TEXT =
########################################

Carlyle, Dickens and the Strange Death of Liberal America – Part II

[This is the second part of a note on what Carlyle and Dickens may tell us of events in 2016.  You may recall that Carker was the character in Dombey and Son who lusted after revenge for the humiliation that he suffered all his life.  Both writers saw the decline of religion and the worship of money.]


The word ‘revolution’ is much abused, but we do appear to be going through something very like that with technology.  In any revolution, people have to get hurt.  Mao Zedong said that ‘A Revolution is not a dinner party’.  He should have known – if he had had a conscience, he would have been haunted by tens of millions of dead souls.

During the recent US election season, Donald Trump campaigned on Twitter – a device made for people who have trouble thinking or writing, and part of the ‘revolution’ that is closing minds and forbidding manners, both processes that are hallmarks of demagogues.

It was the fear of revolution that led England in the 19th century to abandon laisser-faire and to intervene across all markets by legislating to protect the young and the weak and the infirm.  They were legislating against the darker downside of capitalism, and the emergence of Karl Marx would spur them on.  England saw a vast reform movement that would culminate in the final containment of the powers of the British aristocracy in the House of Lords.  What was in truth a constitutional crisis was provoked by Lloyd George and Winston Churchill.  In the People’s Budget of 1909, Lloyd George said:

These problems of the sick, the infirm, of the men who cannot find a means of earning a livelihood … are problems with which it is the business of the State to deal. They are problems which the State has neglected for too long.

Well, this doctrine, called New Liberalism, certainly looked revolutionary to the aristocracy, and for a moment the nation came close to a real revolution.

The English version of New Liberalism has never been accepted in the US.  Indeed, it is anathema to a large part of the Republican Party.  It was however reinforced by the Welfare State after the horrors of two world wars, and it is now in principle applied across the Western world except in the US.  As a result, the State became larger and larger and more expensive.

So, in the 1980’s, there came reactions.  In both the US and the UK Conservative governments sought to reduce the role of the State and to reduce taxes.  The movement was led by Ronald Reagan and Margaret Thatcher.  They wanted to go back to laissez-faire.  They did not see themselves as winding back the clock.  They thought that government should defer to the markets.  They said their programs would help create wealth for all.

########################################

STUDY QUESTIONS =
#1 Reproduce the passage of the Carlyle and Dickens essay from "These problems of" to "a real revolution.".
#2 Translate this sentence from the Carlyle and Dickens essay into Spanish: "In any revolution, people have to get hurt."
#3 Pick up the essay on Carlyle, Dickens and liberal America right after its final sentence and continue it.

DATA FOR ANALYSIS =
########################################

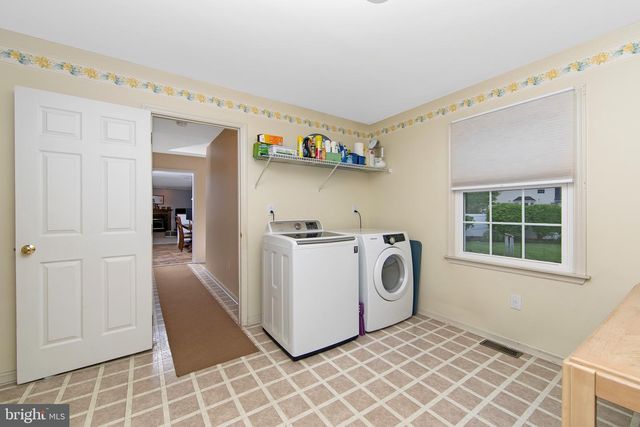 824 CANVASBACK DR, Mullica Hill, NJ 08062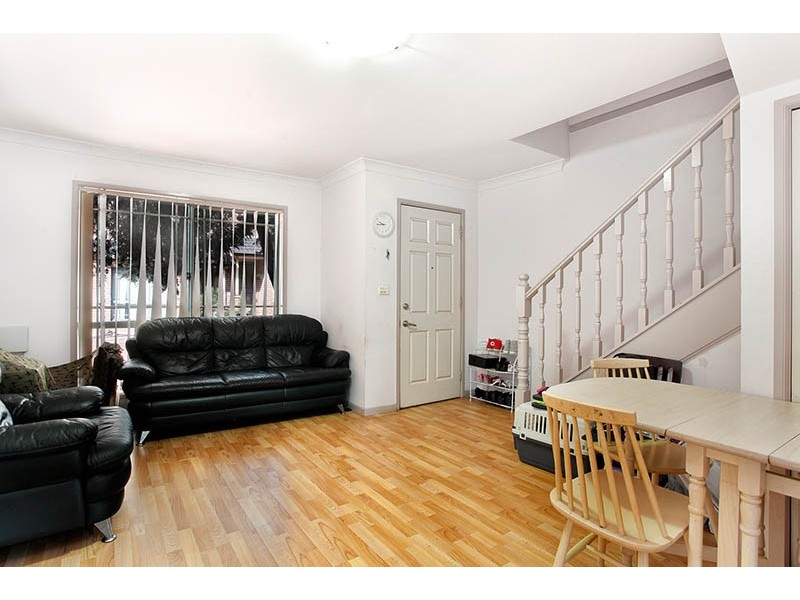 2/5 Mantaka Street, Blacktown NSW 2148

########################################

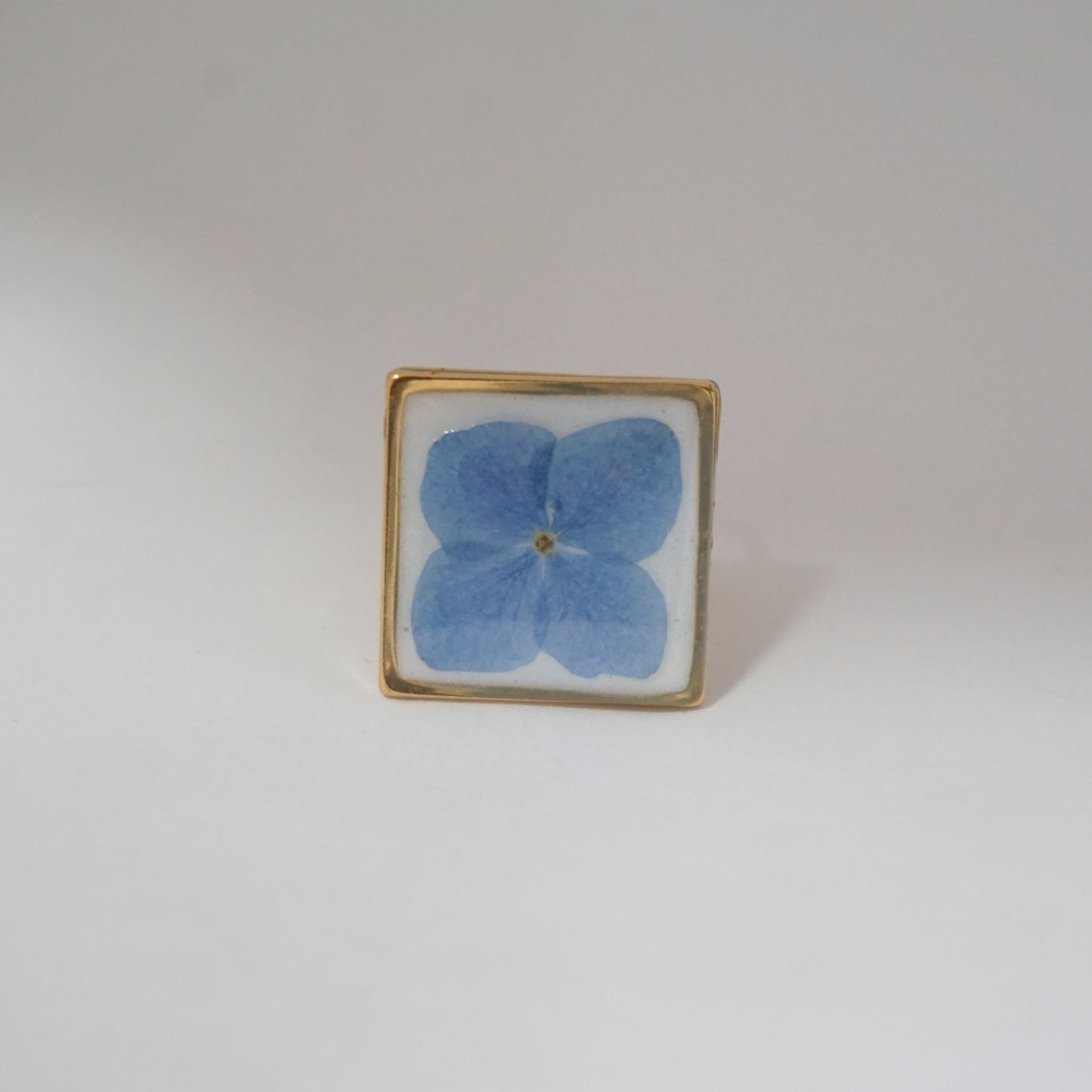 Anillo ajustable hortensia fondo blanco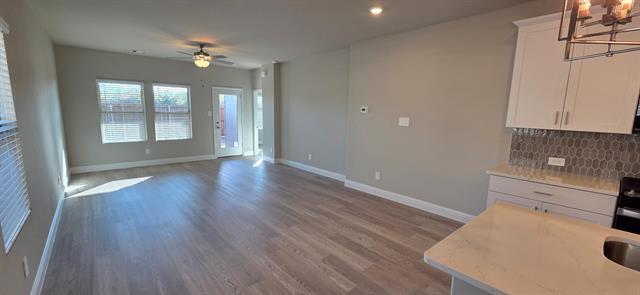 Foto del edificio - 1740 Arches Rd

########################################

ANSWERS TO EACH TASK =
#1
These problems of the sick, the infirm, of the men who cannot find a means of earning a livelihood … are problems with which it is the business of the State to deal. They are problems which the State has neglected for too long.

Well, this doctrine, called New Liberalism, certainly looked revolutionary to the aristocracy, and for a moment the nation came close to a real revolution.

#2 En cualquier revolución, la gente tiene que salir herida.

#3
Well, Ronald Reagan and Margaret Thatcher may have helped people get wealthy, but they certainly didn’t help to spread the wealth around.  The fruits of all the growth in the West from free trade, immigration, and technology have mostly tended to go to those at the top of the tree.  In the UK, Mrs Thatcher was said to have been cruelly indifferent to those who lost jobs or who otherwise missed out under her.  Statistics are not always helpful, but two are critical to our present problems.  The first is this from the OECD: between 1975 and 2012 around 47% of total growth in US pre-tax incomes went to the top 1%.

Most would say, I suggest, that this result shows that during that time the US was badly governed.  Some would go further and say that the new regime of Ronald Reagan was badly flawed and ultimately cruel.  Very many certainly said the same about Margaret Thatcher.  But whether or not you agree with either of those propositions, there had to be a reaction – a revolt, if not a revolution.

So, we get Donald Trump elected on a demand to end laissez-faire.  The Americans now want their government to intervene in the markets and to give relief to the jobless and to the poor.  They want something like the People’s Budget of Lloyd George.

The people voting for Trump are, we are told, feeling vengeful and humiliated.  In a piece in The Monthly, Richard Cooke said:

The persistent thread linking those I speak to is one of humiliation….  Overwhelmingly, they want some sort of revenge.  On those who told them otherwise.  On those who should know their place.  On those who don’t belong here.  And they have chosen a bully to enact that revenge.

They are in short, John Carker writ large.

But why should people feel humiliated because the world has passed them by?  Because Americans like winners and they have little time for losers.  Hell for them is what Carlyle saw: ‘the terror of not succeeding; of not making money.’

The Americans have really dug themselves into a very deep hole.  And the worst is yet to come.  This brings us to our second relevant statistic.  There is a body of opinion that claims to be informed to the effect that over the next ten years, about 40% – two out of five – of present sources of employment will disappear because of disruption by technology.  It would I gather be unsafe to proceed on any other footing.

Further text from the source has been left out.